- Megan Carnegie
- BBC Worklife
Na era da pandemia, a saúde mental de muitos de nós ficou prejudicada.
Vários fatores importantes de estresse surgiram rapidamente, um depois do outro, sem que conseguíssemos nos recuperar completamente.
Primeiro, um vírus mortal e uma convulsão econômica que gerou perda de trabalho e renda. Depois, vieram o isolamento prolongado, o luto crescente, limitações de acesso a serviços de saúde mental e eventos sociopolíticos assustadores que trouxeram inúmeras pressões.
Em toda parte, as pessoas sofreram aumento dos níveis de medo e ansiedade.
Os efeitos são avassaladores. Em uma pesquisa realizada em sete países, publicada pelo Comitê Internacional da Cruz Vermelha em outubro de 2020, 51% dos participantes afirmaram que a pandemia prejudicou sua saúde mental.
Números coletados pelo Escritório do Censo dos Estados Unidos e publicados em abril de 2021 demonstraram que o número de adultos com sintomas recentes de ansiedade ou distúrbios depressivos aumentou de 36% em agosto de 2020 para 42% em fevereiro de 2021.
Os pesquisadores ainda estão compilando dados sobre os impactos à saúde mental causados pela pandemia, enquanto as incertezas e as consequências da covid-19 continuam a afetar nossas vidas diárias.

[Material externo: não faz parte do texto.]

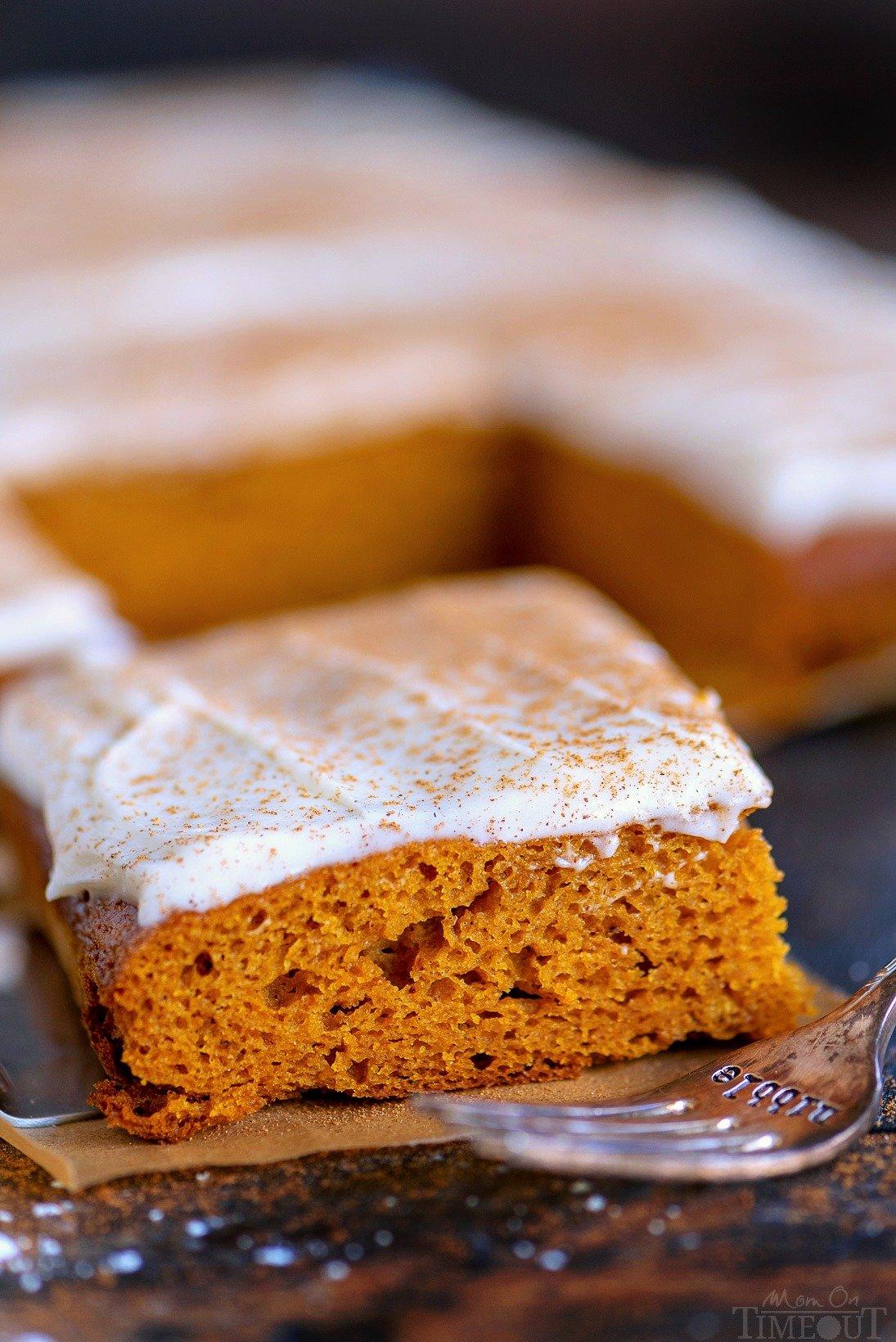 healthy-pumpkin-bars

Muitos empregadores reconheceram a gravidade da tendência e reagiram voluntariamente a esta questão. Algumas empresas aumentaram a oferta de benefícios relativos ao bem-estar psicológico e ampliaram as opções de programas de assistência aos funcionários, oferecendo acesso a serviços gratuitos de atendimento a condições de saúde mental e abuso de substâncias.
Muitas empresas também implementaram medidas preventivas, como aumento das férias ou treinamento dos funcionários.

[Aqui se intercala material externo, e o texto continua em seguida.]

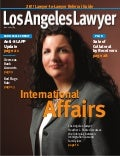 """The International Affair"" LA Lawyer Magazine -Feature Article - Immigration Attorney Heather Poole"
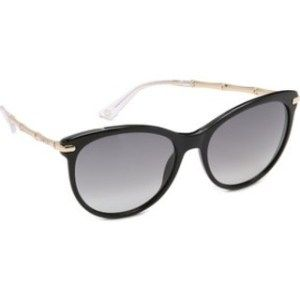 gucci-bamboo-temple-sunglasses-black-gold-grey-gradient.jpg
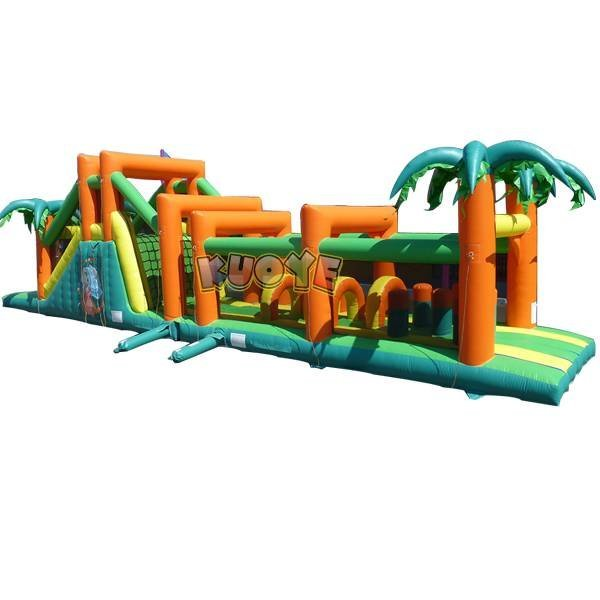 KYOB-01 Jungle Obstacle Course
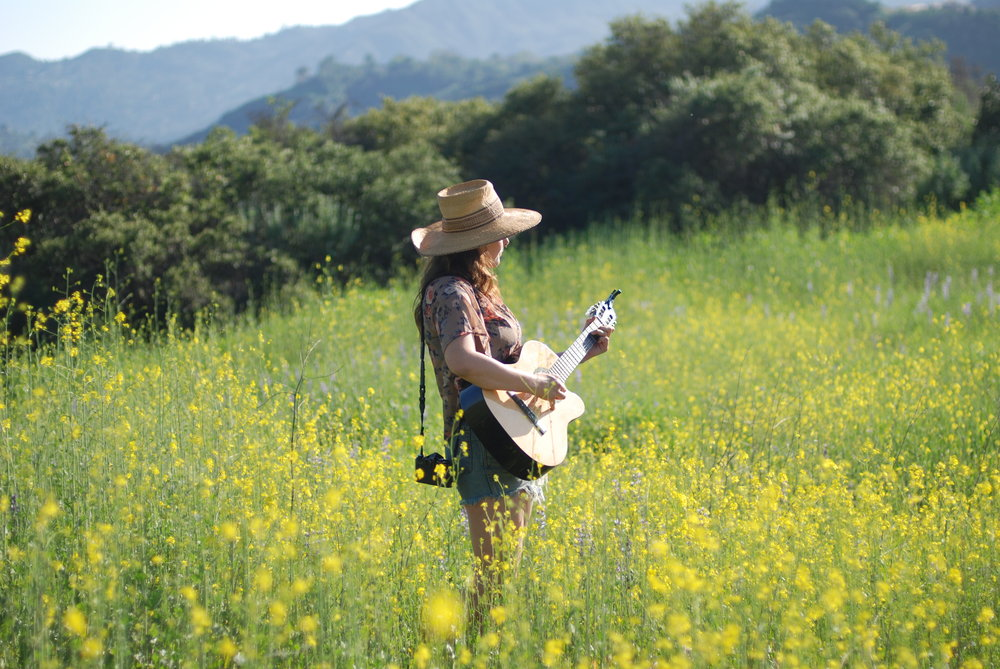 Photo by Mikki Sage ~ Captured in the Wild Flowers of Topanga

Para alguns profissionais, as discussões sobre problemas de saúde mental tornaram-se mais comuns nos escritórios.
Entre os trabalhadores britânicos, 32% sentem-se mais confortáveis para falar sobre sua saúde mental no ambiente de trabalho desde o início da pandemia, em comparação com 14% em meados de 2019, segundo a organização Mental Health First Aid England, com sede em Londres.

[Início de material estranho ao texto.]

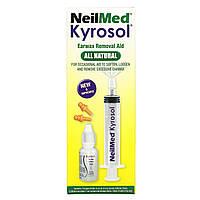 Squip Products, Kyrosol, набор для удаления ушной серы, комплект из 5 предметов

Os Estados Unidos vivem uma história similar. A Associação Norte-Americana de Psiquiatria concluiu que 51% dos trabalhadores se sentiam confortáveis para falar abertamente sobre saúde mental com seus supervisores ou colegas de trabalho em abril de 2019. E esse índice aumentou para 65% em setembro de 2019, o que indica progressos sem precedentes em uma época também sem precedentes.
Mas os problemas de saúde mental permanecem estigmatizados em quase todas as esferas da vida.
Será que esse aumento do reconhecimento, apoio e abertura dos empregadores, combinado com a disposição dos profissionais para manifestar-se, realmente reduziu os julgamentos sobre as dificuldades de saúde mental no ambiente de trabalho? Ou alguns preconceitos são arraigados demais para serem desfeitos, mesmo depois de um trauma global coletivo como a covid-19?
Em muitos casos, as empresas reagiram rapidamente aos problemas de saúde mental dos funcionários com relação à pandemia, introduzindo ou ampliando suas medidas de assistência.
Dados de abril de 2020 indicam que, entre as empresas norte-americanas que já ofereciam programas de assistência aos funcionários, 25% expandiram sua cobertura para incluir serviços como aconselhamento psicológico em caso de luto e 57% ampliaram sua comunicação para garantir que os funcionários soubessem qual tipo de suporte eles tinham à disposição.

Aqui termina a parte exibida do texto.